[[ Excerpted text, beginning ]]
He points out the great benefit of technology generally, so he doesn’t want to slow technology progress. But he also sees AI as a new, special and different technology - “the new apex species on the planet” - that requires special vigilance:
AI is fundamentally different from other tech, and it is worth being uniquely careful.
Why dwell on the opinion of Buterin? He’s the inventor of Ethereum, and that crypto-billionaire put his money where his mouth is when it comes to AI safety. In 2021, he gave a massive $660 million donation (in crypto-coins) to the Future of Life Institute (FLI), a group dedicated towards “Steering transformative technology towards benefitting life.”
Buterin’s extraordinary gift recently became a media story about “the little-known AI group that got $660 million.”
[[ Excerpted text, end ]]
= Problem A =
According to the excerpt about Buterin, how much did he donate to the Future of Life Institute in 2021?
= Problem B =
Please duplicate the part of the excerpt about Buterin that opens with the words containing "He points out" and closes with "being uniquely careful.".
= Problem C =
Continue the excerpt about Buterin from the point where it stops.
[[ Recorded data, beginning ]]
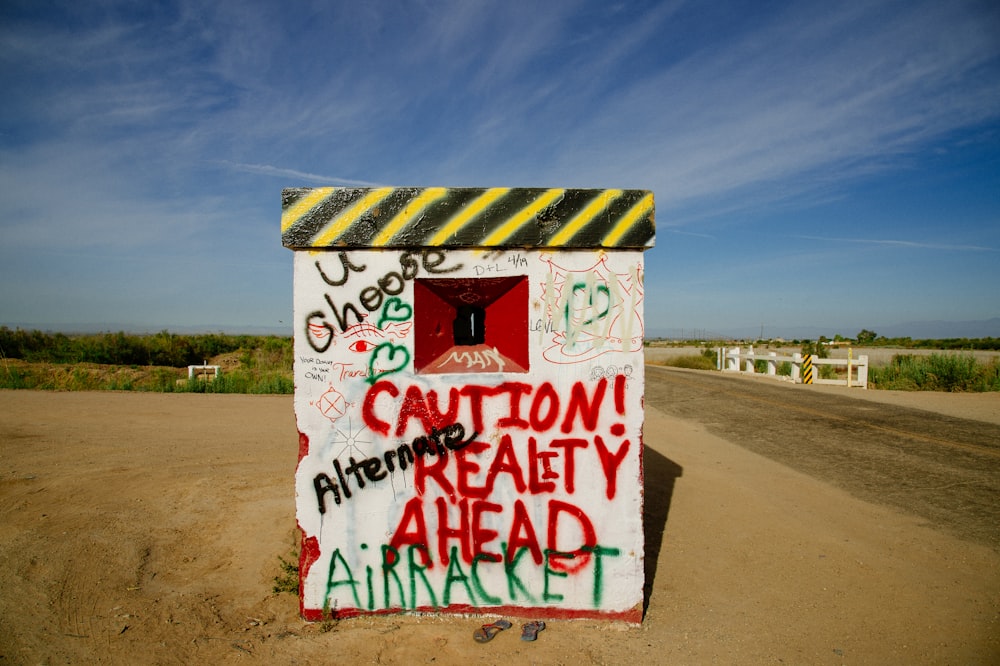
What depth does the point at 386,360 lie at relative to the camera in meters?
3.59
[[ Recorded data, end ]]
[[ Recorded data, beginning ]]
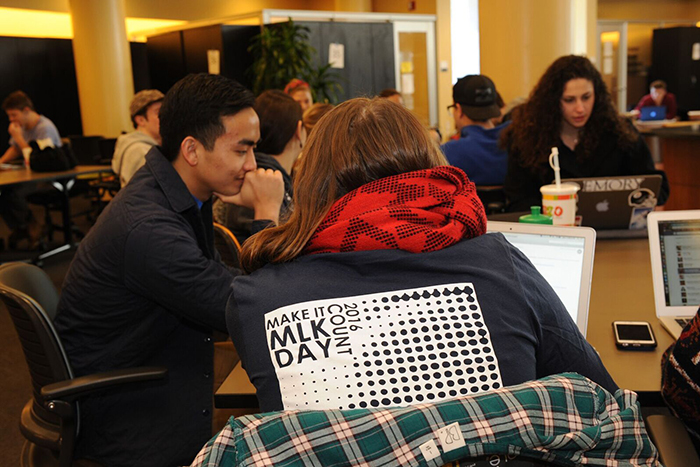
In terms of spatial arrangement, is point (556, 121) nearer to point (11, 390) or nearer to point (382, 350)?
[[ Recorded data, end ]]
= Expected answer A =
$660 million, in crypto-coins.

= Expected answer B =
He points out the great benefit of technology generally, so he doesn’t want to slow technology progress. But he also sees AI as a new, special and different technology - “the new apex species on the planet” - that requires special vigilance:
AI is fundamentally different from other tech, and it is worth being uniquely careful.

= Expected answer C =
FLI has used the money to fund other organizations who make it their business to fret over AI risks. FLI sponsored the famous “Pause Letter” calling for an AI model moratorium. FLI and their board members have also been advocating for AI regulations. Some examples:
Its president and co-founder Max Tegmark testified at a Senate forum on AI last fall, and was a major player at the United Kingdom’s November summit on AI safety. The United Nations appointed Jaan Tallinn, billionaire Skype co-founder and FLI board member, to serve on its new AI Advisory Body in October. FLI lobbyists helped ensure that the European Union’s AI Act included new rules on foundational AI models, and they continue to crisscross Capitol Hill as they work to convince Congress of AI’s cataclysmic potential.
It’s not a Butlerian Jihad (the fictional Dune series’ overthrow of thinking machines), it’s a Buterin Jihad. It’s a valid concern if AI regulation globally is heavily influenced due to one crypto-billionaire’s massive donation. What if he’s wrong?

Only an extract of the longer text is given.